Activity 1
Duplicate the passage of the C5252 glioblastoma trial listing that begins at the words "Participation Criteria" and stops after "procedures are performed.".
Activity 2
Go on with the C5252 glioblastoma trial listing, picking up directly after its final line.

Passage
▼
A Clinical Study of Intratumoral MVR-C5252 (C5252) in Patients With Recurrent or Progressive Glioblastoma

A Phase 1 Open-Label Study of Genetically Engineered Oncolytic HSV-1 (C5252) Expressing IL-12 and Anti-PD-1 Antibody in Patients With Recurrent or Progressive Glioblastoma

This is a Phase 1 open label, first in human study of C5252 monotherapy designed to determine the safety and tolerability of a single intratumoral (IT) injection of C5252 in patients with recurrent or progressive glioblastoma (GBM).

Study Overview

• Status: Not yet recruiting
• Conditions: Glioblastoma; Solid Tumor; Glioblastoma Multiforme; Glioblastoma Multiforme of Brain
• Intervention / Treatment: Biological: C5252

Detailed Description

This is a Phase 1 open label, first in human study of C5252 monotherapy designed to determine the safety and tolerability of a single IT injection of C5252 in patients with recurrent or progressive GBM. The Part 1 portion of the study is a 3+3 design to evaluate escalating doses of C5252. Total enrollment will depend on the toxicities and/or activity observed, with approximately 36 evaluable participants enrolled. Once the recommended dose (RD) is identified from Part 1, Part 2 Dose Expansion will enroll up to 15 additional participants to further assess the safety, tolerability, and preliminary efficacy of a single IT injection of C5252 monotherapy.

• Study Type: Interventional
• Enrollment (Anticipated): 51
• Phase: Phase 1

Contacts and Locations

• Study Contact: Name: ImmVira Pharma Co., LTD; Phone Number: 781-718-5121; Email: clinicaltrials@immviragroup.com

Study Locations

• United States
  • Utah
    • Salt Lake City, Utah, United States, 84112
      • Huntsman Cancer Institute
      • Contact: Randy Jensen, MD; Email: clinicaltrials@immviragroup.com

Participation Criteria

Eligibility Criteria

• Ages Eligible for Study: 18 years and older (Adult, Older Adult)
• Accepts Healthy Volunteers: No
• Genders Eligible for Study: All

Description

Key Inclusion Criteria:

1. Signed and dated approved informed consent form (ICF) before any protocol-directed screening procedures are performed.
2. Participants must have histopathologically confirmed recurrent supratentorial glioblastoma.
3. Participants must have progressed after at least 1 line but no more than 2 lines of therapy.
4. Evidence of progression by RANO criteria based on MRI scan.
5. Residual lesion must be ≥ 1.0 cm and < 5.5 cm contrast-enhancing in diameter as determined by MRI.
6. Age ≥ 18 years.
7. Karnofsky Performance Score (KPS) ≥ 70.
8. Life expectancy > 12 weeks.
9. Participants must have normal organ and marrow function.
▲
Records provided
▼
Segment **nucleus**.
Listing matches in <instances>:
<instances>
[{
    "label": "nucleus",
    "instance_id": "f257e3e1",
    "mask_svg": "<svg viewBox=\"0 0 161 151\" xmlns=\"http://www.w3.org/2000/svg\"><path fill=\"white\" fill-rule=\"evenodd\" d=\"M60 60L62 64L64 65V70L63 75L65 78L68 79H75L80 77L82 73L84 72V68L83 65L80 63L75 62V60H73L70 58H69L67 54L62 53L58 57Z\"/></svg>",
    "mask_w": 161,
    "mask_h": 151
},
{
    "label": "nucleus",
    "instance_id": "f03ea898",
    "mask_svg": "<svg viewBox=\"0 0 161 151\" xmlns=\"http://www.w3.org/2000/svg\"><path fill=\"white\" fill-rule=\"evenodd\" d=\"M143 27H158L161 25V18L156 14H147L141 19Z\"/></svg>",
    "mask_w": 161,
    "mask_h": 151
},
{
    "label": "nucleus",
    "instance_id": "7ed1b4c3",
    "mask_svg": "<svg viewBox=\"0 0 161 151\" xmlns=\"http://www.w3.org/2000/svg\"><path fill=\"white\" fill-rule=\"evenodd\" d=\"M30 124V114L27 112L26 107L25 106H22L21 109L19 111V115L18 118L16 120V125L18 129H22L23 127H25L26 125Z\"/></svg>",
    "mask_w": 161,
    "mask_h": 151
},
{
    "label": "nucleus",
▲
Written response 1
Participation Criteria

Eligibility Criteria

• Ages Eligible for Study: 18 years and older (Adult, Older Adult)
• Accepts Healthy Volunteers: No
• Genders Eligible for Study: All

Description

Key Inclusion Criteria:

1. Signed and dated approved informed consent form (ICF) before any protocol-directed screening procedures are performed.

Written response 2
10. Participants must commit to the use of a reliable method of birth control.
11. Resolution of all AEs due to previous therapies to ≤ Grade 1 or baseline.
12. Capable of understanding and complying with protocol requirements.

Key Exclusion Criteria:

1. Inability to undergo MRI examination for any reason.
2. A contrast-enhancing brain tumor that does not meet protocol criteria.
3. Prior history of encephalitis, multiple sclerosis, or other CNS infection.
4. Clinical diagnosis of Li-Fraumeni Syndrome or with a known germ line deficit in the retinoblastoma gene or its related pathways.
5. Required steroid increase within 2 weeks prior to date of C5252 administration.
6. Systemic therapy with immunosuppressive agents within 28 days prior to date of C5252 administration.
7. Uncontrolled intercurrent illness including, but not limited to ongoing or active infection, symptomatic congestive heart failure, unstable angina pectoris, cardiac arrhythmia, or any other medical condition that precludes surgery. Also, psychiatric illness/social situations that would limit compliance with study requirements.
8. Bleeding diathesis, or requirement for anticoagulants, or antiplatelet agents, including NSAIDs that cannot be stopped for surgery or biopsy.
9. Current diagnosis of other cancer except in situ cervical cancer, basal or squamous cell carcinoma of the skin.
10. Requires continued concurrent therapy with any drug active against HSV (acyclovir, valaciclovir, penciclovir, famciclovir, ganciclovir, foscarnet, cidofovir).
11. Pregnant or lactating.
12. Prior organ transplantation.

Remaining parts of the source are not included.